Bryn plowed on as if afraid he would lose his nerve. “Fia was my next-door neighbor. She was sixteen and beautiful, and I thought I was in love with her. Little did I know that her younger brother was sick with a fever as well, and she had been allowed to stay home from school to take care of him. I snuck out the back door and checked to make sure no one else was around. Fia had taken a break from tending to her brother and was lying in the grass, reading a book. I didn’t see her. I thought I was in the clear. I dashed over to the clothesline and yanked on a drying towel. Fia heard the noise and rose to investigate. Thanks to the unreasonably short fences surrounding our backyards, she saw me in all my glory and laughed.”

I placed a hand over my mouth to hide my smile. “She didn’t.”

“She continued laughing even after I had scurried back into the house.” Bryn dramatically fell back into his bed. “She giggled whenever our paths crossed in the days that followed. She called me Pale Bum behind my back for months. I was completely humiliated. There! Are you satisfied?”

I fought to remain serious and lowered my hand. “I feel this experience has made us closer friends, Behnam. Thank you for confiding in me.”

“You’re welcome,” Bryn said with a derisive snort. “Is that the only reason you came to visit me?”

All giddiness left me. I sunk back into the chair. “No. There was something else I needed to ask you.”

He propped his head up with an arm. “Ask away.”

I watched the blue liquid slopping around the glass tubes for a moment, summoning my courage. “Is there a way to undo what the general has done? Make me immune to his words?”

“I haven’t the faintest idea, Asta,” he said, blinking in surprise. “Why ask me?”

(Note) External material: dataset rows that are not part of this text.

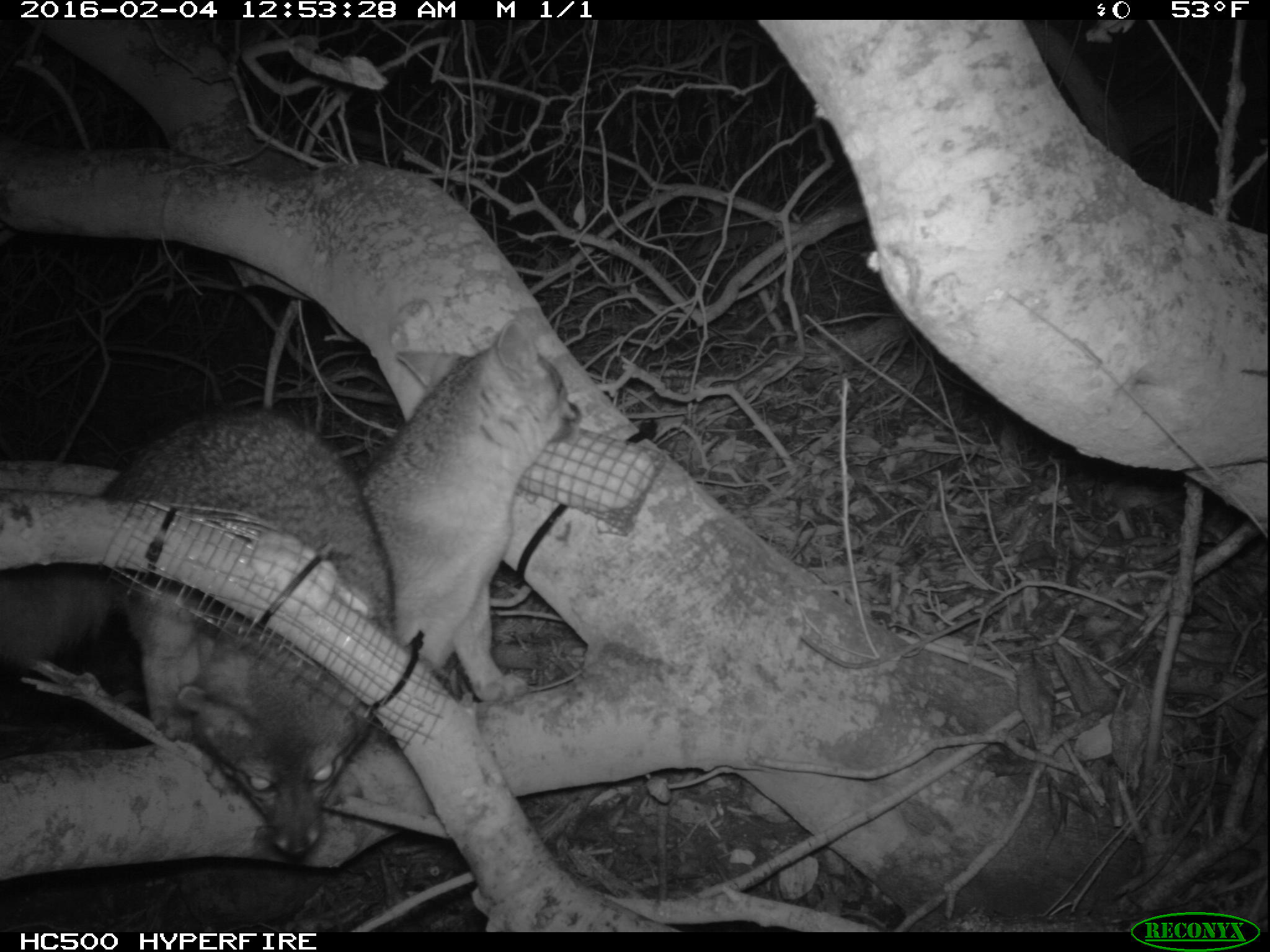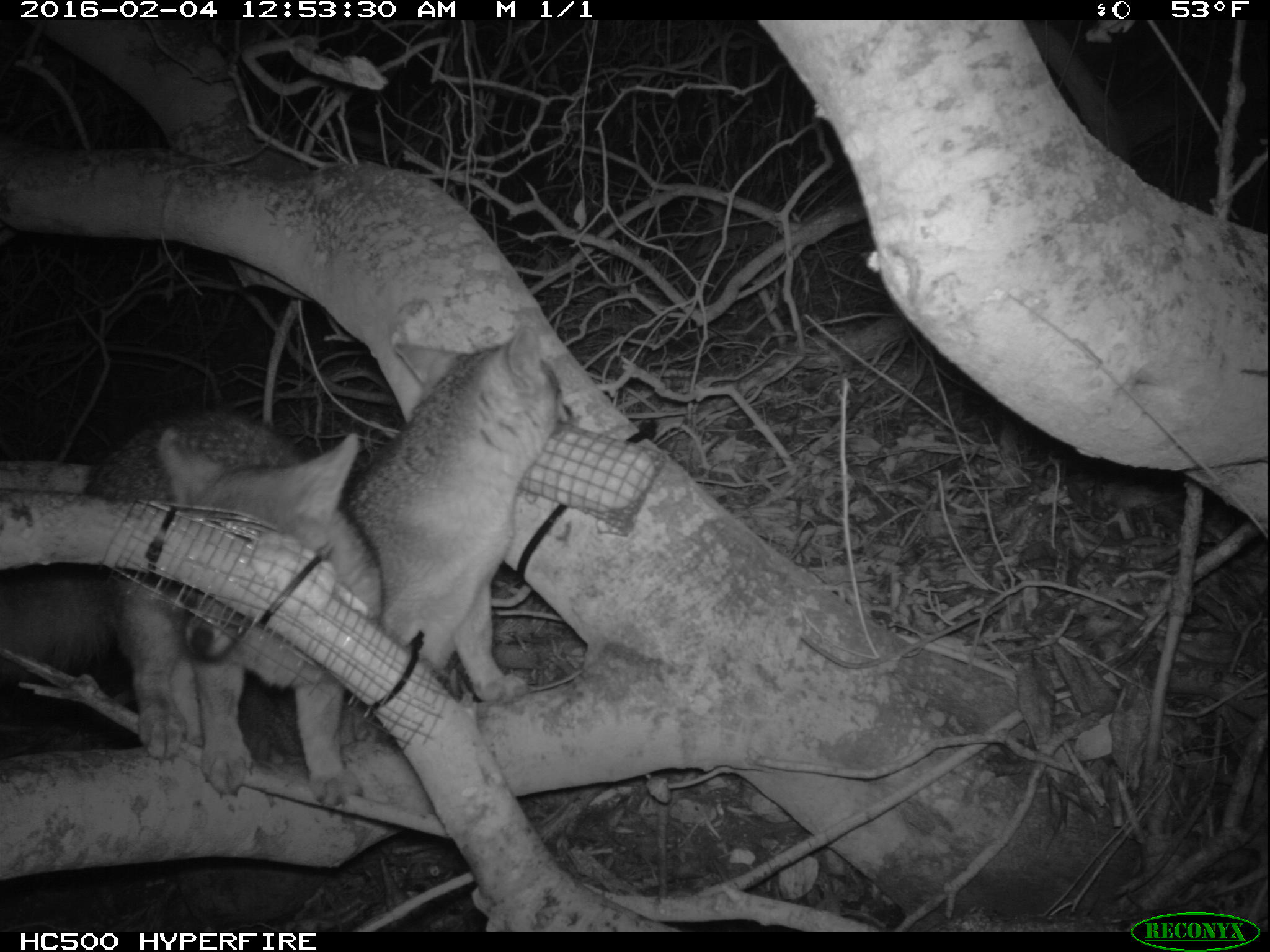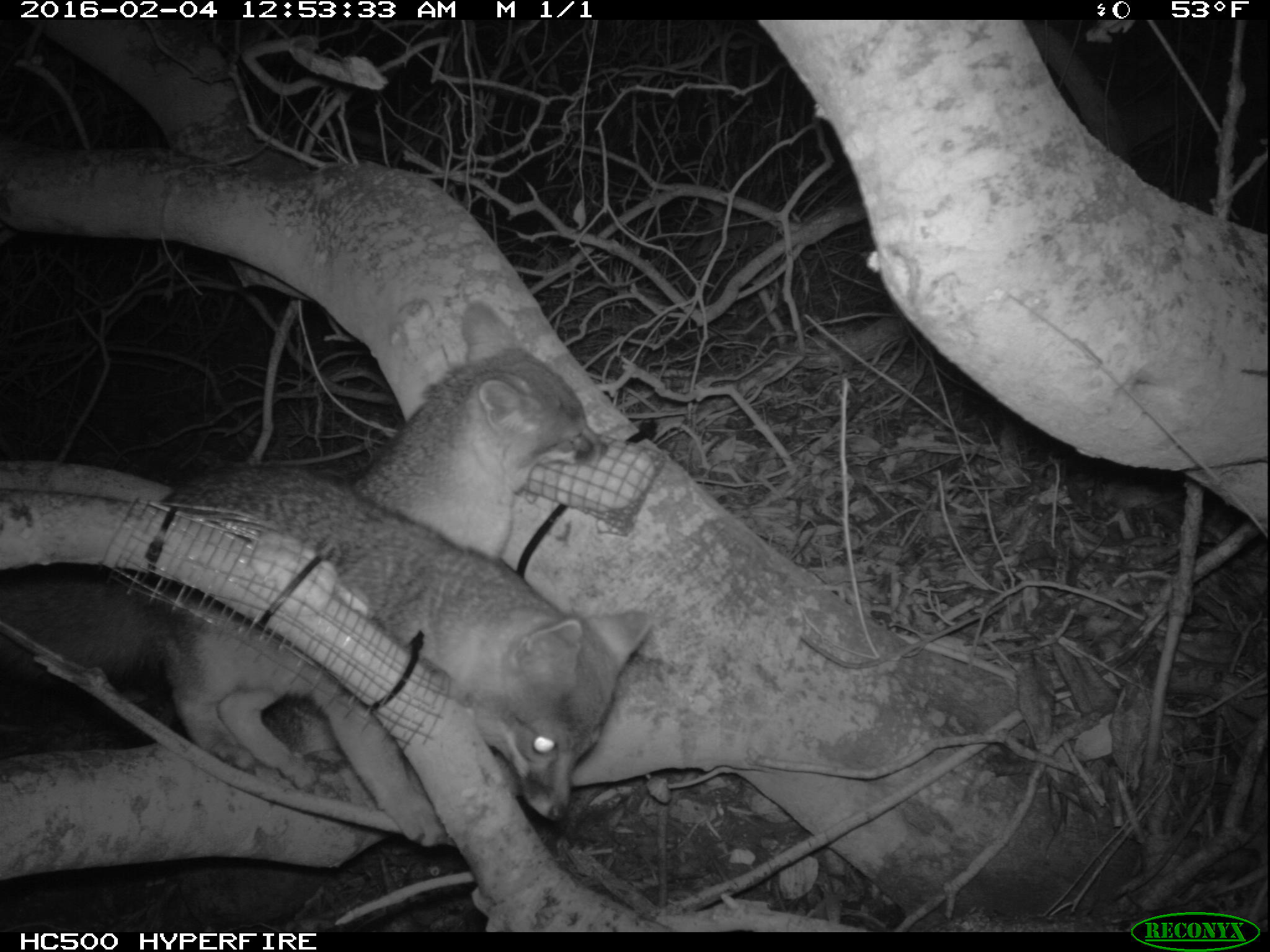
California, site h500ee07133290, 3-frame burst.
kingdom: Animalia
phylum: Chordata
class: Mammalia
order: Carnivora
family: Canidae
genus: Urocyon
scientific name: Urocyon littoralis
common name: island fox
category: fox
Fox (island fox) (Urocyon littoralis).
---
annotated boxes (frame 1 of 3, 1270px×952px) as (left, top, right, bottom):
fox: (0, 410, 395, 857); (358, 320, 579, 704)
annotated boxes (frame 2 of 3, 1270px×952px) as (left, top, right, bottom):
fox: (0, 328, 573, 704); (0, 405, 384, 812)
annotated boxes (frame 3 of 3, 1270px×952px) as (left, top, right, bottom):
fox: (0, 461, 655, 848); (171, 302, 609, 792)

“You study mental health.” I gestured to the books piled on his desk. “There has to be some teaching about the strengthening of one’s mind in one of these. Have you come across anything that might help me?”

Bryn sat up slowly. “What’s happened?”

I told him about the king’s decree and my fear that it would lead to a fight I couldn’t be a part of. I blinked away tears. “I think this was the general’s intent all along; to get me hired as a Defender so that I could dispose of the king if Torvald ever got in Halvar’s way. I would leave now if I could, but I can’t abandon my friends. I can’t abandon my quest for revenge.” I leaned forward. “But if there was some way to reverse whatever the general did and make me the only master of my body—”

“You would be free to fight alongside us,” Bryn said with a nod. “I understand.”